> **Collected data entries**
——

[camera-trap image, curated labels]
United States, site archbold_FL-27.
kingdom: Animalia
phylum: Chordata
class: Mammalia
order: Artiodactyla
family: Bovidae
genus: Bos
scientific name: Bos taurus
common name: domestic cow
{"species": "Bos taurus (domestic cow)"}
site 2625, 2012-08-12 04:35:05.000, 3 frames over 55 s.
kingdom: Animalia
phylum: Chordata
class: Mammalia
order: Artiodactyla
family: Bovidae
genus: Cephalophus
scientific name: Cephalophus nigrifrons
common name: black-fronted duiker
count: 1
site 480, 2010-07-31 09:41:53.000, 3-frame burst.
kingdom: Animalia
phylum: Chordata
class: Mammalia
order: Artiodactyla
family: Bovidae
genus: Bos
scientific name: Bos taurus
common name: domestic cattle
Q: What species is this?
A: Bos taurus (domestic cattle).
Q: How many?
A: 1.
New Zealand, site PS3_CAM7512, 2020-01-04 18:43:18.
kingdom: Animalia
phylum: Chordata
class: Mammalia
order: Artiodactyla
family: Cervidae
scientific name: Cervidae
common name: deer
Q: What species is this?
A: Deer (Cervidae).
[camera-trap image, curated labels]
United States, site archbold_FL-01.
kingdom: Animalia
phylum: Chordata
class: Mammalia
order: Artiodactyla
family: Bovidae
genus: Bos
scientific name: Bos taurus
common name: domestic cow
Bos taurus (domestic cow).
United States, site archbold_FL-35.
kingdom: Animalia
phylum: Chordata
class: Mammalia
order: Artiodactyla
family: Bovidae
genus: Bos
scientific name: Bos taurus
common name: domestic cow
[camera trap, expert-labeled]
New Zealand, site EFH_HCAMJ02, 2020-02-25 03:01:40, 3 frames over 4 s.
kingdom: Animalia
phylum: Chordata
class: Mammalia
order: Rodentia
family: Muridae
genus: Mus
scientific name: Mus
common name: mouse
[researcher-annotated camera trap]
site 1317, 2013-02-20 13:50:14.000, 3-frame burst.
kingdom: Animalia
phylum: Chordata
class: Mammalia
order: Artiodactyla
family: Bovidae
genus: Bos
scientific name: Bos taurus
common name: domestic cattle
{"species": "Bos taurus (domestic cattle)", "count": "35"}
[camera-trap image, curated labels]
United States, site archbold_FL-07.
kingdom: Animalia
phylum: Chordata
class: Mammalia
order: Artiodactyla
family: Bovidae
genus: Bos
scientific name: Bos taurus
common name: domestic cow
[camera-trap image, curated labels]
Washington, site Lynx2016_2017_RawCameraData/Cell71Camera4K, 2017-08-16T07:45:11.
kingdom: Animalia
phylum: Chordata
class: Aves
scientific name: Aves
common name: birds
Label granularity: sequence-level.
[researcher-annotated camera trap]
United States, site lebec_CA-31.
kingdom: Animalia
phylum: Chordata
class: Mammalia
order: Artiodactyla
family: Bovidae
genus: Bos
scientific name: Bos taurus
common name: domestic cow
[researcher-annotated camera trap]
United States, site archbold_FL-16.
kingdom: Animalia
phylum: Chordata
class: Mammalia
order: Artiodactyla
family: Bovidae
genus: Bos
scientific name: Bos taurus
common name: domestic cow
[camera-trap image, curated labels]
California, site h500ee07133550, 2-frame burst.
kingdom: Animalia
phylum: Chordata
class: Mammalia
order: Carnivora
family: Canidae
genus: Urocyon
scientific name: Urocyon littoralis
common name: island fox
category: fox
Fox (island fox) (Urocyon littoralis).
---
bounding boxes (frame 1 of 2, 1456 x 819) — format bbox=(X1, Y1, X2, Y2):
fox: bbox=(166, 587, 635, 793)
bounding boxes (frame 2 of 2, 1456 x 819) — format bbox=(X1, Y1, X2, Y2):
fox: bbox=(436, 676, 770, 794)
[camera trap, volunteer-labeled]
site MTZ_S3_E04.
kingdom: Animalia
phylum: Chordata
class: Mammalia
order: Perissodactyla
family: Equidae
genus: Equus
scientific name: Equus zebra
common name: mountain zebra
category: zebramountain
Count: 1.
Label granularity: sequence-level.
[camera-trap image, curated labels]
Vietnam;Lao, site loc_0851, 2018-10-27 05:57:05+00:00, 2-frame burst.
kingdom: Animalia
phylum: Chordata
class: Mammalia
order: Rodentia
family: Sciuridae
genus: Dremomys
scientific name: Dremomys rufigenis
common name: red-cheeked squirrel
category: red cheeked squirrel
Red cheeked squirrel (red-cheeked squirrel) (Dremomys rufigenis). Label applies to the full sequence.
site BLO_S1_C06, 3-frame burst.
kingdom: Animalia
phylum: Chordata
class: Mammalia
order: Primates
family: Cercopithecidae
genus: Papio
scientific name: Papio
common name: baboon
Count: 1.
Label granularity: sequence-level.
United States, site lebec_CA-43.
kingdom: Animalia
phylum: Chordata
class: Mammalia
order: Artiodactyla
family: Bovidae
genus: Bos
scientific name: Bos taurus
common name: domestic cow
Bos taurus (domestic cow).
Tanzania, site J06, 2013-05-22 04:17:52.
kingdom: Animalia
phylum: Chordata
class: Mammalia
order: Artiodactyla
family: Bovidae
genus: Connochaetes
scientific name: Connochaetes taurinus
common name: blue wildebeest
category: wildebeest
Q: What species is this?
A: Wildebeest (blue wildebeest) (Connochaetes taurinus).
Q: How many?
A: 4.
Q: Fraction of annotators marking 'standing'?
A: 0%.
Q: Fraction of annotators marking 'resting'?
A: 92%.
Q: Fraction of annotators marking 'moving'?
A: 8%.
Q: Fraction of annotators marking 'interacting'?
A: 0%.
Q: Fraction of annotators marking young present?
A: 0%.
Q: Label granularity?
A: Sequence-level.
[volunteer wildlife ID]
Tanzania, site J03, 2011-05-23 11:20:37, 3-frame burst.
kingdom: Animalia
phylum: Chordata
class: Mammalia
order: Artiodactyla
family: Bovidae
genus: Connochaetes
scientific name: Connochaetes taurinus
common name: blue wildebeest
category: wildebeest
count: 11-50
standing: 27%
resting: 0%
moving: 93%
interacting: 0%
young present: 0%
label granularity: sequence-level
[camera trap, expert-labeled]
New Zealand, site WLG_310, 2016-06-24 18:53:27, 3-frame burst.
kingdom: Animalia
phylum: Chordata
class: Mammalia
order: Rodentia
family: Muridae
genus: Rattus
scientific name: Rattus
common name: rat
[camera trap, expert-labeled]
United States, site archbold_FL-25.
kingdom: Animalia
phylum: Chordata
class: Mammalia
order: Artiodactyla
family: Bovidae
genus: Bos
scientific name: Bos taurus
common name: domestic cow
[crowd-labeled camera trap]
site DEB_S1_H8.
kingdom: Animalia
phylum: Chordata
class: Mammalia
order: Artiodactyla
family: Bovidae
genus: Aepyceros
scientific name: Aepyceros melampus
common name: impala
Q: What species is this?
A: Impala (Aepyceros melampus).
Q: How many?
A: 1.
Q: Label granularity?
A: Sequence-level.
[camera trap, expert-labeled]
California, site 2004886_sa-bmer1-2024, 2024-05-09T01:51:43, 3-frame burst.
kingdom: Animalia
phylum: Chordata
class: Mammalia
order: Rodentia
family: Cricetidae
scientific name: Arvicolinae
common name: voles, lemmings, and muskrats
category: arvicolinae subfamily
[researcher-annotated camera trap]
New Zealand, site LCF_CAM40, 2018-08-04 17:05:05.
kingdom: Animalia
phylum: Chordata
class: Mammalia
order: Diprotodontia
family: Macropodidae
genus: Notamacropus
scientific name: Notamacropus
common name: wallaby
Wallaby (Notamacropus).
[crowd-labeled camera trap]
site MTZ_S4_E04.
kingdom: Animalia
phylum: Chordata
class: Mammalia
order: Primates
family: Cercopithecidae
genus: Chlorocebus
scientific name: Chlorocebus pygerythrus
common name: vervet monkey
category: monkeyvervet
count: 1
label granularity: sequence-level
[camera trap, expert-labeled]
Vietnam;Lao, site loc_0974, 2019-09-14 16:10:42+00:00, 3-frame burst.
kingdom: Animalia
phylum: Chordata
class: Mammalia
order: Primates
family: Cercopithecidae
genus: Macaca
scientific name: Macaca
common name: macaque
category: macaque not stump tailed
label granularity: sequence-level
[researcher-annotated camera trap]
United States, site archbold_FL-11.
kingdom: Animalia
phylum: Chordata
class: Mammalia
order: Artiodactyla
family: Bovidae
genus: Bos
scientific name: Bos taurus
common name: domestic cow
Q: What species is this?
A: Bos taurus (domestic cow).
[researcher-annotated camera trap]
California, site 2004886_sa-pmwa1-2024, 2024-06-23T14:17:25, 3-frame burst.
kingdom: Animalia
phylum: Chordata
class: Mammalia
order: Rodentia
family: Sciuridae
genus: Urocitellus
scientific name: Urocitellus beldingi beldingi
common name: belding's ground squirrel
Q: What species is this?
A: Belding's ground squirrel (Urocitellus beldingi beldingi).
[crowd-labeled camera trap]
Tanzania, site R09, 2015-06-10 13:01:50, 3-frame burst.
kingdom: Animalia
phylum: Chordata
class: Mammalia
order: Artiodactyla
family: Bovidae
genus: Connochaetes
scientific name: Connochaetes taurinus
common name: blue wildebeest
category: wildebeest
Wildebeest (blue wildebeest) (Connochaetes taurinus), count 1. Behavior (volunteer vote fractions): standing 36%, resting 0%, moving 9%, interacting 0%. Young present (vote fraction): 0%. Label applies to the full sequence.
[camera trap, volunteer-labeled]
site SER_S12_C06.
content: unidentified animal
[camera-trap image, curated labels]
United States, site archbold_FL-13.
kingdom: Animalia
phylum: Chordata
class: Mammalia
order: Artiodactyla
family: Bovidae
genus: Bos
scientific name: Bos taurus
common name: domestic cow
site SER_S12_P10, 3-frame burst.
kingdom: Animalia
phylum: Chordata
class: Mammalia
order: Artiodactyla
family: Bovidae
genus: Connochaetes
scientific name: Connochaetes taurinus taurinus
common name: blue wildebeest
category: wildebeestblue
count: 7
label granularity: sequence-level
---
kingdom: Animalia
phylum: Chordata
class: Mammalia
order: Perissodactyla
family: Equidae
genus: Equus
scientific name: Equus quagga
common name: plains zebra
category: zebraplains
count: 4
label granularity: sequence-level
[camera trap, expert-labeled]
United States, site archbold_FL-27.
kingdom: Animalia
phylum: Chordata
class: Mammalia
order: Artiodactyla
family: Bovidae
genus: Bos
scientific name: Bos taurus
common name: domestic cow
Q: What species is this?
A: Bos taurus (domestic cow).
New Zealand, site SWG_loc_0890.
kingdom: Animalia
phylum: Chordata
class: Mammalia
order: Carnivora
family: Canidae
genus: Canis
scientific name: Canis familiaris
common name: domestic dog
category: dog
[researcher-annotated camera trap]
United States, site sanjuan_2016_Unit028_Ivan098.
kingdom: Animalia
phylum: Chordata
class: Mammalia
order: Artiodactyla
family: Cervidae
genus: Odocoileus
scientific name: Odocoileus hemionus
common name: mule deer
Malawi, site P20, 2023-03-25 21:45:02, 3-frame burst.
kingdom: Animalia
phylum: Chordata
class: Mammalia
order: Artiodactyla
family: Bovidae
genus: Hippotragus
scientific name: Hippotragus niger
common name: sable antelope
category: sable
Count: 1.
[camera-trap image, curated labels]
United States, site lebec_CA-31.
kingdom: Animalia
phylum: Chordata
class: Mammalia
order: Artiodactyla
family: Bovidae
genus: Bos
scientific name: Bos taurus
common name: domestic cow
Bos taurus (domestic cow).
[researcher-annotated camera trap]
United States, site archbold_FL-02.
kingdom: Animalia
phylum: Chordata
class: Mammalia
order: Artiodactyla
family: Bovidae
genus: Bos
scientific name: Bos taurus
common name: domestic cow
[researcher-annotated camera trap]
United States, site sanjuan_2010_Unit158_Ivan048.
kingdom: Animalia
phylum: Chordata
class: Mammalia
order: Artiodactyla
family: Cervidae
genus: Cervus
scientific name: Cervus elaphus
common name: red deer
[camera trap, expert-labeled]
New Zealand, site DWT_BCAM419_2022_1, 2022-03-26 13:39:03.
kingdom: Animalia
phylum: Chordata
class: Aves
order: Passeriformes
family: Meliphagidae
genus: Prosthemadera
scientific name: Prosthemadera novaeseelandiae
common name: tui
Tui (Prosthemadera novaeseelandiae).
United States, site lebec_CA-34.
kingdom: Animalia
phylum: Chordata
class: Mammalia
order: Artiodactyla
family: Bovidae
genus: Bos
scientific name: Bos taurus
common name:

——

> **Work instructions**
The word "over" appears in some lines above. Return every one of those lines.

> **Response to the exercise**
site 2625, 2012-08-12 04:35:05.000, 3 frames over 55 s.
New Zealand, site EFH_HCAMJ02, 2020-02-25 03:01:40, 3 frames over 4 s.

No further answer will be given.